+++ PASSAGE +++

GUJRAL had lived through half a century of politics, without making much impression, except for being the toast of Punjabi high society, where he was considered a successful negotiator and diplomat. He had started as a communist student worker in Lahore, become a member of the CPI, but after Partition, he moved first to Jalandhar and then to New Delhi where he became a building contractor. His intellectual disenchantment with the Soviet Union came in the early 1950s, after which he turned to the Congress. He had started dabbling in the politics of the New Delhi Municipal Corporation, and got elected as its vice-president. Most of his time in those days were spent in the Connaught Circus India Coffee House, with a circle of pseudo-intellectuals. His painter brother, Satish Gujral, was part of Indira Gandhi’s arty circle, and it was through him that Inder had got close to her.. “While I drew her (Indira), Inder chatted with her. It was the beginning of a long relationship,” said Satish.

Later, Gujral became part of the ‘back-benchers’ club’ in Rajya Sabha. He was one of the ‘three wise men’ who had gone to persuade Indira Gandhi to become the Prime Minister after the death of Lal Bahadur Shastri, the other two being journalist Romesh Thapar and Dinesh Singh. The first day she was unwilling, but the next morning, over breakfast, she had allowed herself to be persuaded. Gujral had drafted a declaration saying she was a contender for the Prime Minister’s post. The reward for all this was first, the post of minister of state and then a cabinet job, with the portfolio of Information and Broadcasting, which Indira had herself held during Shastri’s time. During the Congress split of 1969, Gujral played a vital role in building up the media campaign in her favour.

+++ DATA LISTING +++

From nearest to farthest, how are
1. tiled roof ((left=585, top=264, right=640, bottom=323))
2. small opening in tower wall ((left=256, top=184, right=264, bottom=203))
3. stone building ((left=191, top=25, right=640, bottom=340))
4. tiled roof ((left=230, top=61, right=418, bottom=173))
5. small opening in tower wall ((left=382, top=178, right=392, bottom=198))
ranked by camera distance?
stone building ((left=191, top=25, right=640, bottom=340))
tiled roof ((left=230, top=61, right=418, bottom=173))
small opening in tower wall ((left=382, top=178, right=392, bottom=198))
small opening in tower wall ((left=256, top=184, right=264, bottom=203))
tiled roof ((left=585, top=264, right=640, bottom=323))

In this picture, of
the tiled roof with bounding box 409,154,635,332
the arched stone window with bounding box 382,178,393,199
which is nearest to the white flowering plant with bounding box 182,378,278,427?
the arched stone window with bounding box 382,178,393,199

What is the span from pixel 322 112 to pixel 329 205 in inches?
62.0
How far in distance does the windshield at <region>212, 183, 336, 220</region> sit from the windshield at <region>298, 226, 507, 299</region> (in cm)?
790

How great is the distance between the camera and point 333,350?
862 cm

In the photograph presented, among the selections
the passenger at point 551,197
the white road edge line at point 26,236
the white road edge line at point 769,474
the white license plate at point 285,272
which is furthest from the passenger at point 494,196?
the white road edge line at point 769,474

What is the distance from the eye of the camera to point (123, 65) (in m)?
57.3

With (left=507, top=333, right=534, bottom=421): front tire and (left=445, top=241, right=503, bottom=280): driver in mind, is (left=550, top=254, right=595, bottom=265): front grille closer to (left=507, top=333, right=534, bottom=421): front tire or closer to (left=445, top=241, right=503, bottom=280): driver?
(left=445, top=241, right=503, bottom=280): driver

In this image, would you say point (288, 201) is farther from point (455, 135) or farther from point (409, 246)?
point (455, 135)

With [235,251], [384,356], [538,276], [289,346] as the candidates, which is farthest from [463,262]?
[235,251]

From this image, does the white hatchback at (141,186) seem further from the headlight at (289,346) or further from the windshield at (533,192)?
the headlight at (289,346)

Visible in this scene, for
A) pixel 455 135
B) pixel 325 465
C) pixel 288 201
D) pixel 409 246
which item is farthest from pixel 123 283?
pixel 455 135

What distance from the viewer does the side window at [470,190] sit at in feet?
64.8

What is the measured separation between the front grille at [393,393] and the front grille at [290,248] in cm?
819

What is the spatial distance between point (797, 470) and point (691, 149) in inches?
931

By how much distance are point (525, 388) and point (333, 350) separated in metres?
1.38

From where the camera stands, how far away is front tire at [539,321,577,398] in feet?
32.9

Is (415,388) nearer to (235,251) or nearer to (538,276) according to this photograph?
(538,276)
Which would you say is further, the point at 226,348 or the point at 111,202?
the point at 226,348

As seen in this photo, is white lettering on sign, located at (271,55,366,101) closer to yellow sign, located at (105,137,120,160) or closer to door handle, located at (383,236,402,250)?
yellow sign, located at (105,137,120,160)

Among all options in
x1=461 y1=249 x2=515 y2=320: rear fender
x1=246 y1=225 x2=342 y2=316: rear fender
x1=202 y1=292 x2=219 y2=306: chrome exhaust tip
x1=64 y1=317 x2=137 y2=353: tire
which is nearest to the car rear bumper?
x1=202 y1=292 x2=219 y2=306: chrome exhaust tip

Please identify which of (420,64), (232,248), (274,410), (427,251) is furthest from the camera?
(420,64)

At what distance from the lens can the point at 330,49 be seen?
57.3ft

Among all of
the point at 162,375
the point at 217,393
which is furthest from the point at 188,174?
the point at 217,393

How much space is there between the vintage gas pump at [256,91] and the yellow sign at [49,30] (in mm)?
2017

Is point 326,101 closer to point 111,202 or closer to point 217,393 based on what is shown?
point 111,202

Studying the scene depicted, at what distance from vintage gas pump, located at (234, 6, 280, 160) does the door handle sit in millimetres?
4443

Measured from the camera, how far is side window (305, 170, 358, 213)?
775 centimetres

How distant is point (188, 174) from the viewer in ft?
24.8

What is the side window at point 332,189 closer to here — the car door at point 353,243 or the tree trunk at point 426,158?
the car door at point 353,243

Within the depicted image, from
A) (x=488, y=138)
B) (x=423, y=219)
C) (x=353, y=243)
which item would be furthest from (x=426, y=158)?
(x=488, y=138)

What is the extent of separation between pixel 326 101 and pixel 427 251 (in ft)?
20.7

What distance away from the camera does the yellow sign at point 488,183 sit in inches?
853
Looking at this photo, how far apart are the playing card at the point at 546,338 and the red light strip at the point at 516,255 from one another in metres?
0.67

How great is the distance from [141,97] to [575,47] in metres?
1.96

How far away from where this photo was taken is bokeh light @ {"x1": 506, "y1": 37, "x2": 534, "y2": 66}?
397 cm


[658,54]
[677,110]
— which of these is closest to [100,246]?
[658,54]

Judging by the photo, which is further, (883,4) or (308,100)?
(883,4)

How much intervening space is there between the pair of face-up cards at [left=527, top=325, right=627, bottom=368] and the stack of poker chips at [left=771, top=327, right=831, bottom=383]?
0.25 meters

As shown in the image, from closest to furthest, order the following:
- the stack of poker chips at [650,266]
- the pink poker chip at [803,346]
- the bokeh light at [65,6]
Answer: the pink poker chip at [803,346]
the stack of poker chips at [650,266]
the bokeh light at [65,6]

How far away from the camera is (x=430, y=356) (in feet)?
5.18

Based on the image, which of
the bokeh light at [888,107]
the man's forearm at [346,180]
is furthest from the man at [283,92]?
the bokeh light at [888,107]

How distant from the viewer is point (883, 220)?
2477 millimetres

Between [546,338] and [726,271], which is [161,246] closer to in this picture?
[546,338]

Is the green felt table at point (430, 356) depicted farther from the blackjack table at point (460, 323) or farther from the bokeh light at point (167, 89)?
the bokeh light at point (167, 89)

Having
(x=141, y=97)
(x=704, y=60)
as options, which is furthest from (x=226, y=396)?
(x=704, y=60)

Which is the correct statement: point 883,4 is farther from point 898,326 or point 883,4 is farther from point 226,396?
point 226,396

+++

* _JOB_
Reproduce the Gujral passage above word for word, between "Later, Gujral became" and "in her favour.", inclusive.

* _EXERCISE RESPONSE_
Later, Gujral became part of the ‘back-benchers’ club’ in Rajya Sabha. He was one of the ‘three wise men’ who had gone to persuade Indira Gandhi to become the Prime Minister after the death of Lal Bahadur Shastri, the other two being journalist Romesh Thapar and Dinesh Singh. The first day she was unwilling, but the next morning, over breakfast, she had allowed herself to be persuaded. Gujral had drafted a declaration saying she was a contender for the Prime Minister’s post. The reward for all this was first, the post of minister of state and then a cabinet job, with the portfolio of Information and Broadcasting, which Indira had herself held during Shastri’s time. During the Congress split of 1969, Gujral played a vital role in building up the media campaign in her favour.